Die Tour musste teilweise vor Ort angepasst werden, waren doch Straßenführungen, Gelände, Zeit, Übernachtungsmöglichkeiten sowie Kondition immer wieder aufs härteste herausgefordert worden. Die Tagesetappen waren zwischen 90 und 200km lang. Sie führte von Lissabon am Fluss Tejo entlang nach Osten ins Alentejo. Herrliche Landschaften rechts und links der Straßen, Vögel wie die Störche konnten beim Brüten beobachtet werden, Schwarze Milane, Wiedehopfe oder Adler gesichtet werden. Hilfsbereite Menschen halfen immer wieder bei der Übernachtungssuche. Von Mora nach Castelo Branco ging es noch flott voran, ab Moro im Norden kamen die Berge, die dem Trio kräftemäßig alles abverlangten. So wurde mit Hilfe eines „Radersatzverkehrs“ die nördlichst portugiesische gelegene Stadt Braganca mit Hilfe eines Transporters erreicht. „Wir waren so erschöpft, dass wir einen Ruhetag einfach gebraucht haben“, so Peter Biler. Ausserdem braucht man von Braganca eine volle Tagestour mit 130 km um über die spanische Grenze in den Bergen nach Benavente zu kommen, so Reuster ergänzend weiter.
Über das spanische Hochland ging es zügig nach Norden weiter, herrschte doch endlich auch mal Südwind, sonst wehte der Gruppe der gesamten Tour über stehst ein steifer Nordwind entgegen. Um am Pfingstsonntag in der spanischen Partnerstadt sein zu können wurde ein weiterer Radersatzverkehr in Form der Eisenbahn gewählt.
In Errenteria wurde die Schorndorfer Gruppe von Juan Carlos Merino, Mari Blanco und Virnelys Pelegrino vom Partnerschaftsverein empfangen. San Sebastian wurde erkundet und die Grenzstadt Hondarribia.

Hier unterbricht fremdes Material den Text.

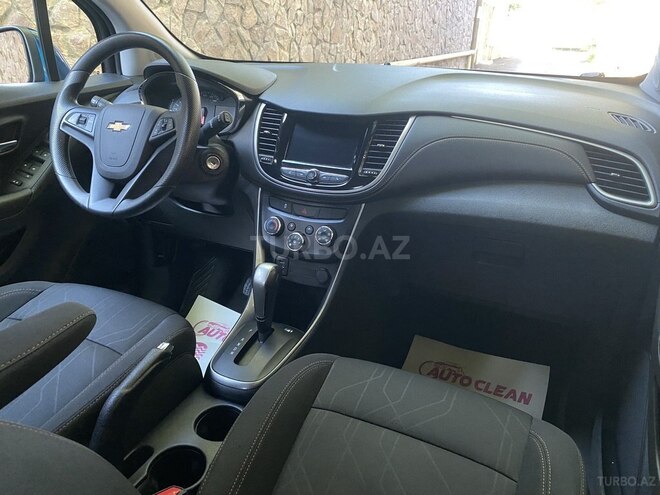 Chevrolet Trax-9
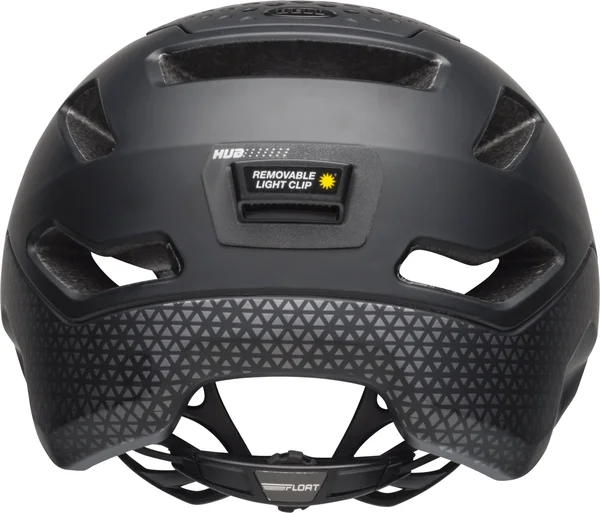 Bell Hub Helmet Agent Matte/Gloss Black, S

Drei Tagesetappen später erreichten die Radler bereits die französische Partnerstadt Tulle. Am Ortseingang wurden sie von Agnes Trains vom „Tulle Cyclo Nature“ erwartet und in die Stadt begleitet. Im Rathaus wurde am nächsten Morgen ein Empfang mit Frühstück organisiert, an dem der Bürgermeister sowie weitere Radler von Tulle Cyclo Nature teilnahmen. Eine gemeinsame Radtour in die Berge des Zentralmassivs und der Region Corezze schloss sich an, ehe die Schorndorfer verabschiedet wurden.
Über Clermont-Ferrand und Bourg en Bresse haben Peter Biler und Klaus Reuster noch den französischen Jura ausgiebig befahren, ehe sie über Baume les Dames, Besancon und Belfort Frankreich bei Basel über den Rhein verließen.
Während Peter Biler sich mit seiner Frau im südbadischen traf um einige Tage dort zu verbringen, erreichte Klaus Reuster schließlich Schorndorf. „Kein einziger Reifendefekt, keine Stütze oder Verletzungen, alle wohlauf“, so das Fazit von Klaus Reuster, obwohl sie auch einmal einige Kilometer auf einer spanischen Autobahn fahren mussten, als Landstraße und Autobahn einfach veneint wurden!. „Hilfsbereite Menschen, beeindruckende Begegnungen und herzliche Begrüßungen in den Partnerstädten waren der Mühen allemal wert“, so der Vorsitzende der NaturFreunde. „Und wenn die Begegnungen auch kurz waren, so freuen wir uns auf ein Wiedersehen mit den Freunden aus den Partnerstädten“.